Fig. 5.. Four week in vivo performance of eDAPS in a goat cervical disc replacement model.

(A) Alcian blue (proteoglycans) and picrosirius red (collagen) stained sections of the eDAPS prior to implantation (after 13 weeks of pre-culture). (B) Alcian blue and picrosirius red stained sagittal histology sections 4 weeks post-implantation. Best and worst representative eDAPS are shown. Scale = 1 mm. (C) SHG imaging for organized collagen deposition within the PCL endplate, Scale = 200 μm. (D) DAPI staining (scale = 50 μm) and immunohistochemistry for collagen II, aggrecan, and collagen I in the NP and AF regions of the eDAPS (scale = 250 μm).

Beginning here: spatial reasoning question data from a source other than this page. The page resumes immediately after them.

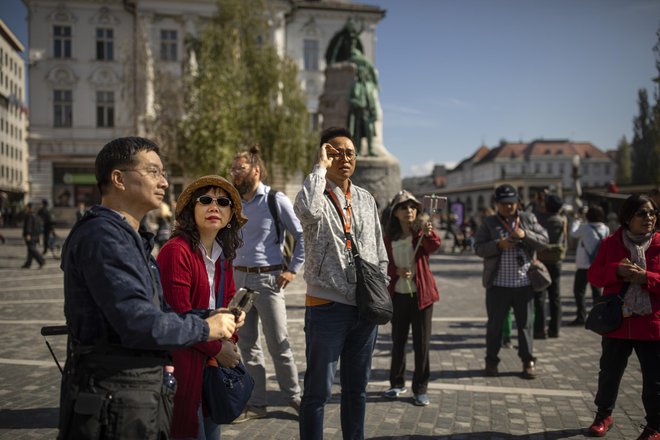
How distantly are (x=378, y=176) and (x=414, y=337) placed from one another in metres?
12.4

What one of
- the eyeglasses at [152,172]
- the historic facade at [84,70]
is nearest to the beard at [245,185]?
the eyeglasses at [152,172]

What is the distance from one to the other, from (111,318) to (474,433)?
3234 mm

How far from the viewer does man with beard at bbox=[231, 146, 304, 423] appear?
4734 millimetres

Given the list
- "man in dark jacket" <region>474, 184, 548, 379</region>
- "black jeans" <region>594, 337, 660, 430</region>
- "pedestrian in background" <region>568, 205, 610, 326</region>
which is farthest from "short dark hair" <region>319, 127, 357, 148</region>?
"pedestrian in background" <region>568, 205, 610, 326</region>

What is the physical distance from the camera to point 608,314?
4176 mm

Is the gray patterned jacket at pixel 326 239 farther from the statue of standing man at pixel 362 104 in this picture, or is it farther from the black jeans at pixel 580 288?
the statue of standing man at pixel 362 104

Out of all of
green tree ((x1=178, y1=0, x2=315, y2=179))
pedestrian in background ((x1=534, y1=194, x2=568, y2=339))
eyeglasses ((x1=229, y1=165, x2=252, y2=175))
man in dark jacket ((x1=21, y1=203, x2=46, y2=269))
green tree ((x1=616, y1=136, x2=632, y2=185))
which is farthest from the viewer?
green tree ((x1=616, y1=136, x2=632, y2=185))

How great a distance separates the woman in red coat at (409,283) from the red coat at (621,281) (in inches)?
54.7

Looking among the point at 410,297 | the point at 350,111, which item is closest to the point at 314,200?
the point at 410,297

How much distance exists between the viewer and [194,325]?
2176mm

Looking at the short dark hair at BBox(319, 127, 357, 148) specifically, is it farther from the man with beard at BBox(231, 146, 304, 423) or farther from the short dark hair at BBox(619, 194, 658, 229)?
the short dark hair at BBox(619, 194, 658, 229)

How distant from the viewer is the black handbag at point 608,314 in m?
4.15

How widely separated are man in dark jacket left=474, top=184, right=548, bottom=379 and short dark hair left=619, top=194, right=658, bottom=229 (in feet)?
5.41

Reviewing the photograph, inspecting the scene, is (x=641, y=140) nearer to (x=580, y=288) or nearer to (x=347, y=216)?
(x=580, y=288)
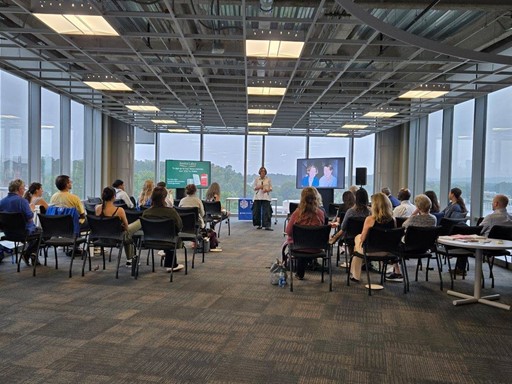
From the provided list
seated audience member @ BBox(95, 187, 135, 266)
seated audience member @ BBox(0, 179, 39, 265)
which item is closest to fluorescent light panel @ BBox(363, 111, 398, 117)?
seated audience member @ BBox(95, 187, 135, 266)

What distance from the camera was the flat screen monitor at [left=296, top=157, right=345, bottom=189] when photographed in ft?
42.3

Fig. 6.. Eight week quantitative MRI and mechanical properties of eDAPS in a goat cervical disc replacement model.

(A) Representative T2-weighted MRIs of eDAPS prior to implantation (scale = 2 mm) and (B) 8 weeks post-implantation (arrow, scale = 5 mm). (C) Quantification of NP T2 relaxation times in eDAPS implants compared to native goat cervical discs (P = 0.04, two-tailed Mann-Whitney test, n = 3-13 per group). (D) Representative stress-strain curves from compression testing of goat eDAPS before and after implantation, compared to native goat cervical motion segments. (E) Quantification of toe and linear moduli of eDAPS implanted motion segments compared to native goat cervical motion segments and eDAPS pre-implantation (P = 0.02, pre-implantation vs. 8W toe modulus). (F) Quantification of transition and maximum strain in 8 week eDAPS implants compared with native motion segment and eDAPS pre-implantation (P = 0.04, 8W vs. pre-implantation transition strain; P = 0.03, 8W vs. pre-implantation maximum strain). Quantitative data are shown as mean with standard deviation. Significant differences in mechanical properties between groups (n = 3-4 per group) were assessed via a Kruskal-Wallis with Dunn’s multiple comparison test.